Well I wonder. Is it actually likely that a call as simple as “seep” and our ability to identify it as such, would be different between sub species? I suggest
not likely. Maybe the Morcombe ... app
recorded it from this form but that may not mean he was suggesting it to be restricted to them. As I read
The Australian Bird Guide (Menkhorst
et al) 2017 edition, it mentions this “seep” call but does not specify it to just one subspecies.
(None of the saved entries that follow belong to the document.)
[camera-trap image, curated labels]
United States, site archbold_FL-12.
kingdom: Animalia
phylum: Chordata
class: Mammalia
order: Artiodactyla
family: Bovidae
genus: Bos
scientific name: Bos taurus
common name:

Their presence in a Canberra garden at this time of year is nice. Pleasant, I suppose, maybe a bit ho-hum…..
Philip
From: Kevin and Gwenyth [
Sent: Tuesday, 5 May, 2020 4:48 PM
To:
Subject: [canberrabirds] Golden Whistlers in Emu Ridge
We were entertained for about 10-15 minutes at about 1.30 pm today in our Emu Ridge backyard by a pair (male and female) of golden whistlers. Apart from a few very brief stops
– mostly out of site among our and neighbours’ trees, but once or twice perched fleetingly in full site – they were repeatedly ‘chasing’ each other at speed, about a metre apart, around and through the trees. The dominant call was a single “seep” sound,
repeated every few seconds. It reminded us, inexpert as we are, of the single high pitched calls of king parrots (also regular visitors here), though rather quieter. According to the recordings of the golden whistler in our
Morcombe ... app, this “seep” is the ‘contact call’ of the
fulginosa sub-species, which – according to
The Australian Bird Guide (Menkhorst
et al) - is to be found in western Victoria and SE SA, which is a long way from Canberra! Are the various
ssp well separated geographically, as the bird guide suggests, or do they mix to some extent, so that it really could have been
fulginosa we were seeing?
We’ve not seen golden whistlers near our house in Emu Ridge, but do occasionally see (usually a single male) them in walks along the western side of Lake Ginninderra, south of
Ginninderra Drive.
Is this occurrence of interest, or just ho-hum?